§ **Assignment**
The result should be every line that contains the word "United", taken from the material.

§ **The input**
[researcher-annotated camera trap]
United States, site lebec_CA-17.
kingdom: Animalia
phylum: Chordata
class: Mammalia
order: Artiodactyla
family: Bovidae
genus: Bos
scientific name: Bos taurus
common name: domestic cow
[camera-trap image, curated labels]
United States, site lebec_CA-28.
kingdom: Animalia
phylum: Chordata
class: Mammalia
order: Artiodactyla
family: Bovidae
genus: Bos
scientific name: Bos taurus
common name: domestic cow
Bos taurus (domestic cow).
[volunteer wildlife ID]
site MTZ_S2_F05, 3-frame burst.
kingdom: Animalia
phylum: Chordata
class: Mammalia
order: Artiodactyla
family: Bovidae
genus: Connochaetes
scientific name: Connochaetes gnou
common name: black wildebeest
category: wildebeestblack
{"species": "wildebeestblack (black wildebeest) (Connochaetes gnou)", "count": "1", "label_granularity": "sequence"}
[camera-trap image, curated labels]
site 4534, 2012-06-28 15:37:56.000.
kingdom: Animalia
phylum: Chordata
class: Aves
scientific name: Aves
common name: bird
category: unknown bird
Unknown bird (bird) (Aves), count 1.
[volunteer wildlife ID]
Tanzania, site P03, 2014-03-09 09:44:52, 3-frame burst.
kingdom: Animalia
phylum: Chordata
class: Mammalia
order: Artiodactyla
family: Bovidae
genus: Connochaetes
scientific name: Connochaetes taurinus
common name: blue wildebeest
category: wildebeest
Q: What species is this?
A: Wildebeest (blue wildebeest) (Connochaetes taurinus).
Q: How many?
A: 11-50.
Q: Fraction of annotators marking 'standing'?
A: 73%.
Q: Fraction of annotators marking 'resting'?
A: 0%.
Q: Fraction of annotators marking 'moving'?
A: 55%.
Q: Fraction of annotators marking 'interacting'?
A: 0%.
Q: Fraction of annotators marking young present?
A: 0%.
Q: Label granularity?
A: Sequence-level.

§ **Written solution**
United States, site lebec_CA-17.
United States, site lebec_CA-28.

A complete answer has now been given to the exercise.